1997 : Le Vérificateur général a publié un rapport sur le traitement des revendications du statut de réfugié. Ce rapport a conclu qu’un examen approfondi du processus de détermination du statut de réfugié était nécessaire, étant donné que le processus en place ne permettait pas de protéger rapidement ceux qui devaient l’être et ne dissuadait pas ceux qui n’avaient pas besoin de protection ou ne la méritaient pas de revendiquer le statut de réfugié.

1998 :
Le Groupe consultatif pour la révision de la législation sur l’immigration (GCRLI) a publié, en janvier 1998, un rapport recommandant la création d’une « Agence de protection » qui remplacerait la CISR existante.

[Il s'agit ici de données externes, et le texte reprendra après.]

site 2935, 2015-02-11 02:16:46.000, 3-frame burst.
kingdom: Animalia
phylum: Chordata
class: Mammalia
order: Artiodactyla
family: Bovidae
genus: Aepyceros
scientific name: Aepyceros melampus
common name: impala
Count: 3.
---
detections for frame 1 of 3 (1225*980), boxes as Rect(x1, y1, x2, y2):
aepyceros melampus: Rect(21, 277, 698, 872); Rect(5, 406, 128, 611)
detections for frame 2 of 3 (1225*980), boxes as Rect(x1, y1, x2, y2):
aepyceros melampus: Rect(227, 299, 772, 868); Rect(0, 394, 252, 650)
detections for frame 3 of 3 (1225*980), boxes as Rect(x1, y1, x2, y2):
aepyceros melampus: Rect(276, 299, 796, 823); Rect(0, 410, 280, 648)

Après des consultations publiques pancanadiennes, le ministre de CIC a répondu au rapport du GCRLI dans un document intitulé De solides assises pour le XXIe siècle. La plupart des recommandations du GCRLI relatives au nouveau système visant les réfugiés n’ont pas été retenues. 

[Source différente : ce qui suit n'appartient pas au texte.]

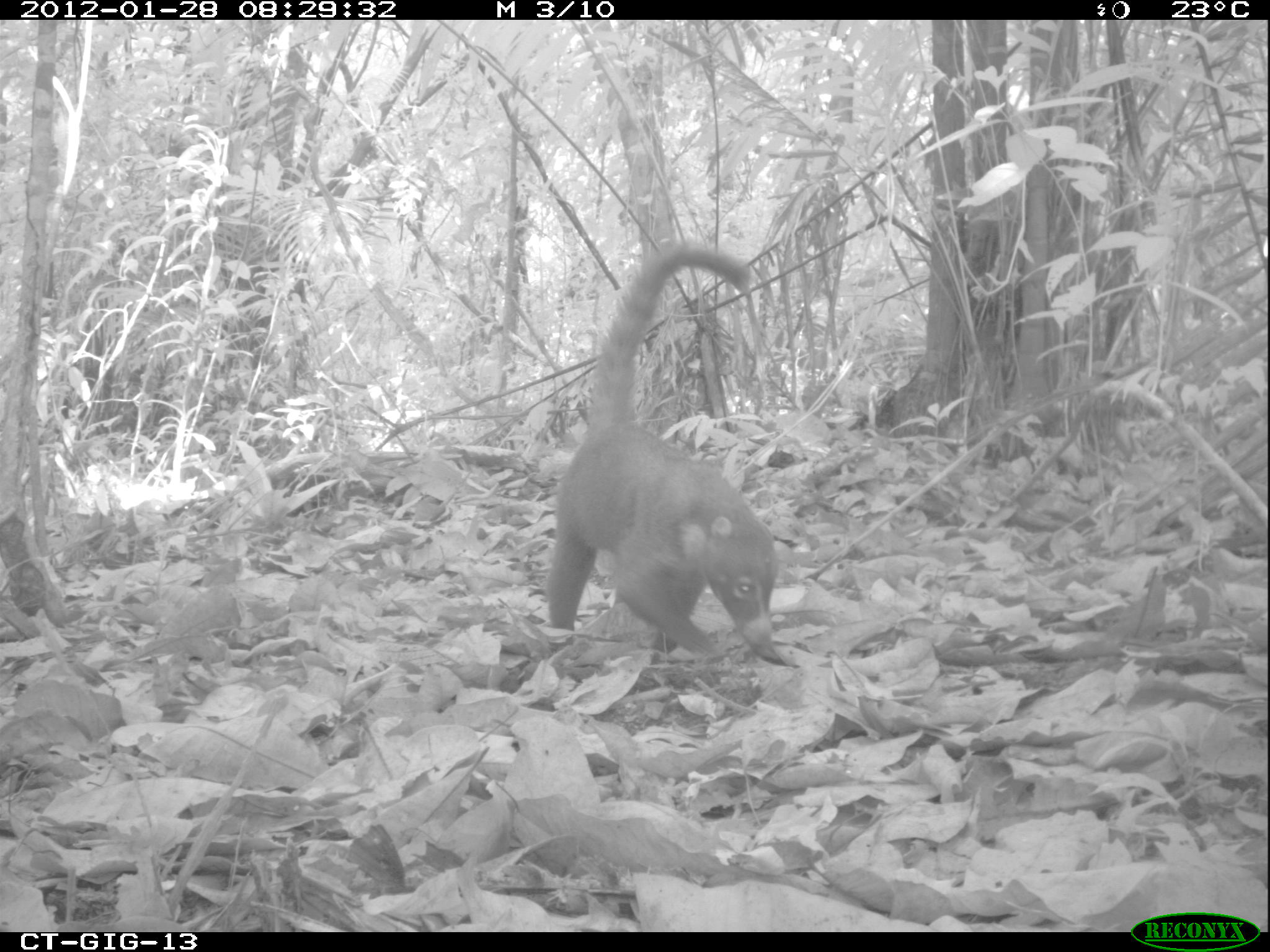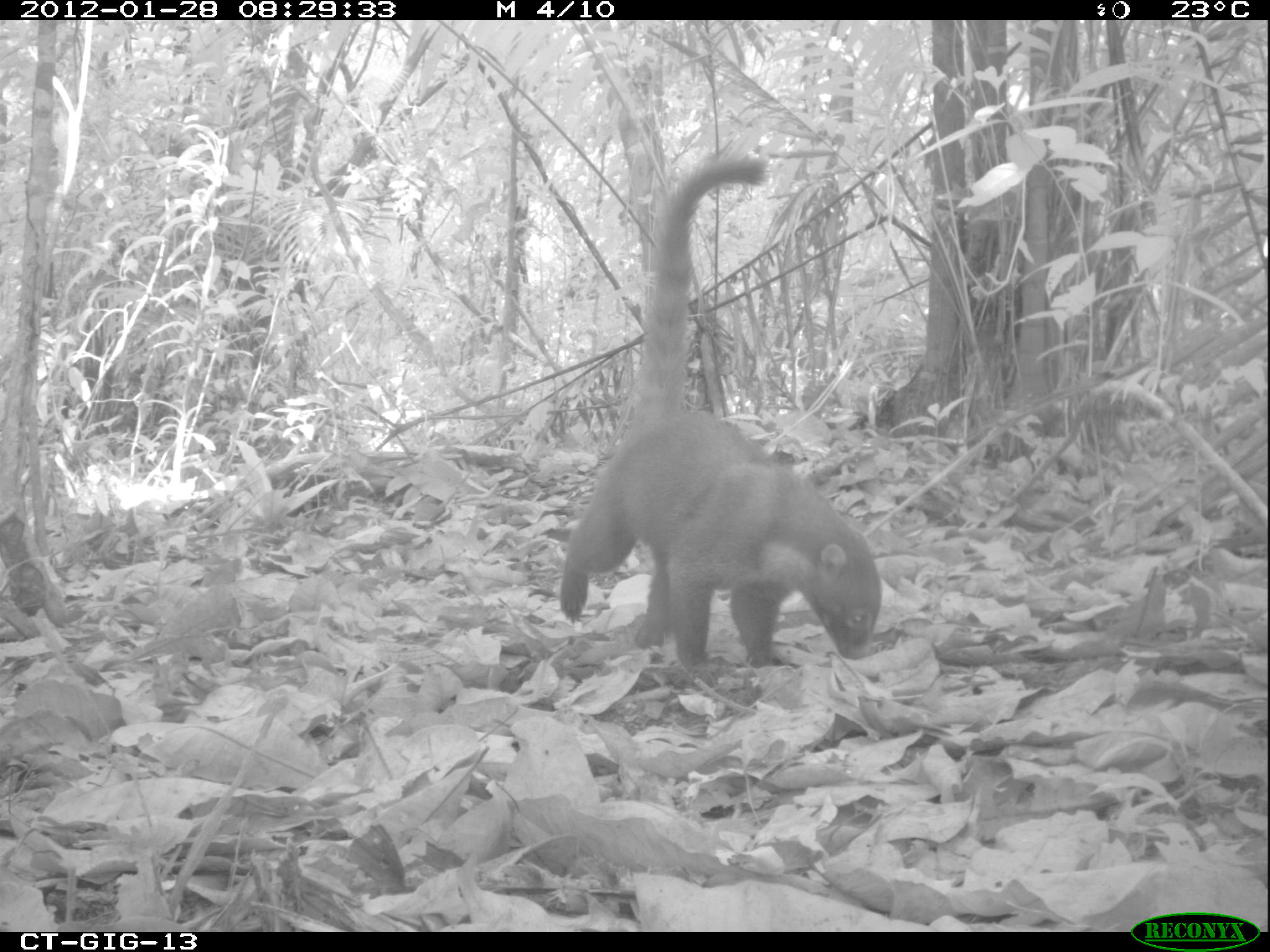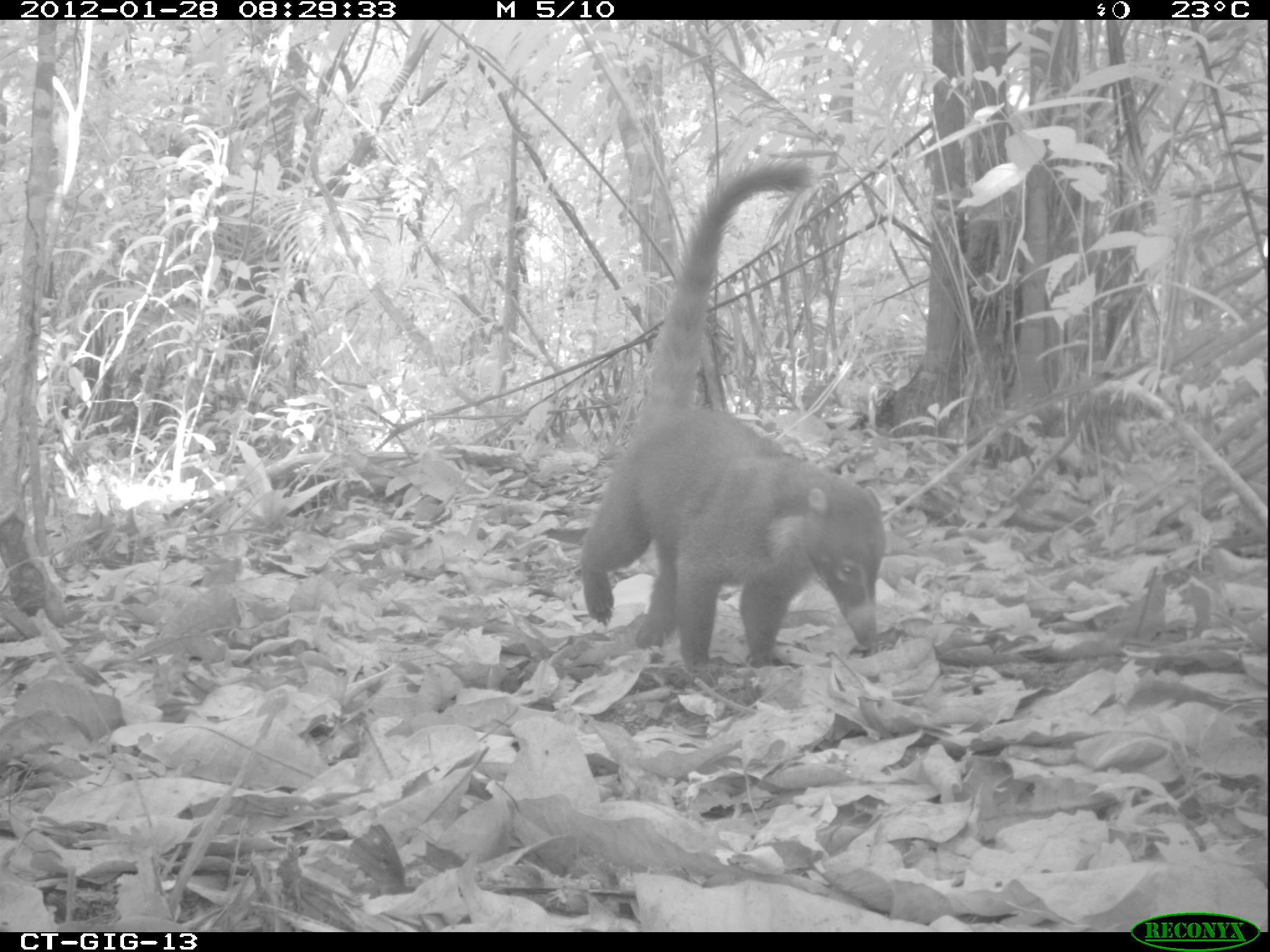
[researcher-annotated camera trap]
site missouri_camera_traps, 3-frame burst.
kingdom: Animalia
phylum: Chordata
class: Mammalia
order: Carnivora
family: Procyonidae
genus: Nasua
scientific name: Nasua narica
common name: white-nosed coati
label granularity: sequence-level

1999 : Le Canada accueille 599 ressortissants chinois par bateau sur la Côte Ouest.

2000 :
La Chambre des communes a procédé à la première lecture du projet de loi C‑31, la Loi sur l’immigration et la protection des réfugiés, le 6 avril 2000. Le projet de loi C-31 est mort au feuilleton au déclenchement des élections, le 22 octobre 2001.

2002 :
La LIPR a été présentée à nouveau à la Chambre des communes, le 21 février 2001, comme le projet de loi C‑11 et a été adoptée le 28 juin 2002, remplaçant ainsi la Loi sur l’immigration. La nouvelle Loi maintenait la CISR, mais la divisait en quatre sections. La SSR est ainsi devenue la Section de la protection des réfugiés (SPR), la Section de l’arbitrage est devenue la Section de l’immigration (SI) et la Section d’appel de l’immigration (SAI) a conservé son nom. La LIPR exigeait également la mise sur pied d’une nouvelle section, la Section d’appel des réfugiés (SAR). En mars 2002, avant l’entrée en vigueur de la nouvelle loi, il a été annoncé que la mise en application des articles de la LIPR liés à la SAR allait être retardée.

2005 :
La CISR a lancé une stratégie de gestion des cas qui allait permettre de traiter en priorité les demandes d’asile simples, dans le cadre de ce qui a été nommé la Politique de la voie rapide.

2006 :
Les Directives sur les procédures concernant les personnes vulnérables qui comparaissent devant la Commission de l'immigration et du statut de réfugié du Canada ont été présentées dans le but d’offrir des arrangements, sur le plan des procédures, aux individus désignés comme étant des personnes vulnérables et dans le but d’aider les commissaires à exercer leurs fonctions dans de tels cas.

2006 :
Le Plan d’innovation à la SAI a été mis en place dans le but de faire de la SAI un tribunal plus réceptif, différent du tribunal traditionnel et capable de rendre des décisions plus rapidement et plus efficacement, tout en conservant les normes élevées de justice que nous connaissons à l’heure actuelle.

2006 :
Le projet de loi d’initiative parlementaire C-280 a été déposé en vue de mettre en application certaines dispositions de la LIPR toujours en suspens, plus précisément les dispositions liées à la SAR. Le 30 mai 2007, le projet de loi a été envoyé au Sénat après la troisième lecture à la Chambre des communes. Il a été présenté de nouveau au Sénat le 16 octobre 2007, lorsque le Parlement a repris ses travaux. En raison du déclenchement des élections à l’automne 2008, tous les projets de loi sont morts au feuilleton et, à ce jour, les dispositions n’ont pas été mises en application. Par conséquent, la SAR n’a pas été mise sur pied.